◆ **Work to complete**:
**A)** Using the ruling excerpt, answer these questions, one per line:
(i) Which paragraphs plead breach of contract for failing to give suitable advice?
(ii) Which law contains Articles 39 and 40?
(iii) Which Rule is said likely to apply to the claim about suitable advice?
**B)** According to the ruling excerpt, why will paragraphs 94-99 not be permitted? Explain in one to three sentences.

◆ **Text segment**:
18. First, the causes of action now include breach of contract in “the unfair terms” of the Defendant’s Contracts and “the manner in which they were executed”, whereby it is said that the contracts do not satisfy the test of reasonableness under Articles 39 and 40 of the Implied Terms in Contracts and Unfair Terms Law, DIFC Law No. 6 of 2005 (paras 94-99).  The pleading in this respect misconceives the operation of the Articles.  They do not give a cause of action for breach of contract.  If the Defendant relies in its defence on a term of one or more of the Defendant’s Contracts, and the term comes within the scope of the Articles, if so advised the Claimant can plead in his reply that the term is subject to the test of reasonableness and is not reasonable.  Paragraphs 94-99 will therefore not be permitted.

19. The causes of action now include breach of contract in failing to give suitable advice (paras 92 and 93).  It is likely that the claim in this respect is statute barred, and that Rule 18.9 applies.  In the absence of submissions on the operation of the Rule and whether it should be given effect, I will permit amendment to include those paragraphs on the terms that –

(b)          the amendment is without prejudice to the Defendant’s ability, if so advised, to include in its defence that the cause of action is statute barred; and in that event

(c)          the amendment is subject to submissions at the trial as to whether, if the limitation period has run, (i) by the operation of Rule 18.9 a remedy for the breach of contract can be granted, and if so (ii) the Rule should be given effect.

◆ **Recorded information**:
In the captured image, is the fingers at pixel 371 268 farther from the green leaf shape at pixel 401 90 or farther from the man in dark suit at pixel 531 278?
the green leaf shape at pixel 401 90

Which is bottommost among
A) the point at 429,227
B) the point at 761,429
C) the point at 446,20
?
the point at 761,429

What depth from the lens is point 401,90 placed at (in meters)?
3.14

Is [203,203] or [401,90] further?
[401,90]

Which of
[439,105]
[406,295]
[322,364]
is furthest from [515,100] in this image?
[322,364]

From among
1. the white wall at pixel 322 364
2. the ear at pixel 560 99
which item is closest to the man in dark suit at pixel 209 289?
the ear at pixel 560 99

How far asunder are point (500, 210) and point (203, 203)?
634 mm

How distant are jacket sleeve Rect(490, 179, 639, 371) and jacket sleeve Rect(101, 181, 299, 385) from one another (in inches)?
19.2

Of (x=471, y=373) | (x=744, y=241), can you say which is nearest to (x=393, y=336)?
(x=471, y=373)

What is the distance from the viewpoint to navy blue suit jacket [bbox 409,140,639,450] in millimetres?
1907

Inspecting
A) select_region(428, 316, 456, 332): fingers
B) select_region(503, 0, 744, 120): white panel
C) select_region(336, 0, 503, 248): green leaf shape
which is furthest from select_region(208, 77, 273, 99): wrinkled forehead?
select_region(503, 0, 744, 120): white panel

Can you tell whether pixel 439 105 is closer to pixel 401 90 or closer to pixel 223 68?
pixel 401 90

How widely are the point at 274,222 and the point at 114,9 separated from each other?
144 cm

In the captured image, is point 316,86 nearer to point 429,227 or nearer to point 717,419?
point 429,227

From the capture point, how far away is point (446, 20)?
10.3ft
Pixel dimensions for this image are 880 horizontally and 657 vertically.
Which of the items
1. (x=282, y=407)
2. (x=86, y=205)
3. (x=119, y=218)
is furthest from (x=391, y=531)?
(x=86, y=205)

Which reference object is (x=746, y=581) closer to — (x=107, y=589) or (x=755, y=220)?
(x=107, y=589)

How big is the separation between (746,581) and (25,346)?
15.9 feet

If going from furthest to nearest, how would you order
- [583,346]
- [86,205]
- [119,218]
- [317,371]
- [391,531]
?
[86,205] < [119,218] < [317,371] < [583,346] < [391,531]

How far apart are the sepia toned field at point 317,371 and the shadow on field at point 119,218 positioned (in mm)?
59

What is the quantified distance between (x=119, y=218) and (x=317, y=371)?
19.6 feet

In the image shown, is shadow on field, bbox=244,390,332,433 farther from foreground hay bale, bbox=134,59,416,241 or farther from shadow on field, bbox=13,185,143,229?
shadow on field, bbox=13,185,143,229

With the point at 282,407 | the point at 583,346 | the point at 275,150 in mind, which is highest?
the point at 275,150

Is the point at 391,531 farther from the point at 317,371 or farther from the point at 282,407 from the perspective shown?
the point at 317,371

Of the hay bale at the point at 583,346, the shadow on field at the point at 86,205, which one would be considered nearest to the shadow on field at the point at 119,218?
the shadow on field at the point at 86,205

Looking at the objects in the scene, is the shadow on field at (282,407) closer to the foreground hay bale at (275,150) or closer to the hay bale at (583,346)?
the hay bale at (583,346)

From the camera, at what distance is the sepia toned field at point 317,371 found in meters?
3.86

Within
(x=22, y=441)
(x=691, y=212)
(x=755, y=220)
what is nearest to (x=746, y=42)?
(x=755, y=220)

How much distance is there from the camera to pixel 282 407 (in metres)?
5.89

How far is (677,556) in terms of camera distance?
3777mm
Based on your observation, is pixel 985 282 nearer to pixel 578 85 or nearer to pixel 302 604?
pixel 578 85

◆ **Responses by task**:
**A)**
(i) Paragraphs 92 and 93.
(ii) The Implied Terms in Contracts and Unfair Terms Law, DIFC Law No. 6 of 2005.
(iii) Rule 18.9.

**B)** The pleading misconceives how Articles 39 and 40 operate, because they do not give a cause of action for breach of contract. Instead, if the Defendant's defence relies on a term within the scope of the Articles, the Claimant can plead in his reply that the term is subject to the test of reasonableness and is not reasonable.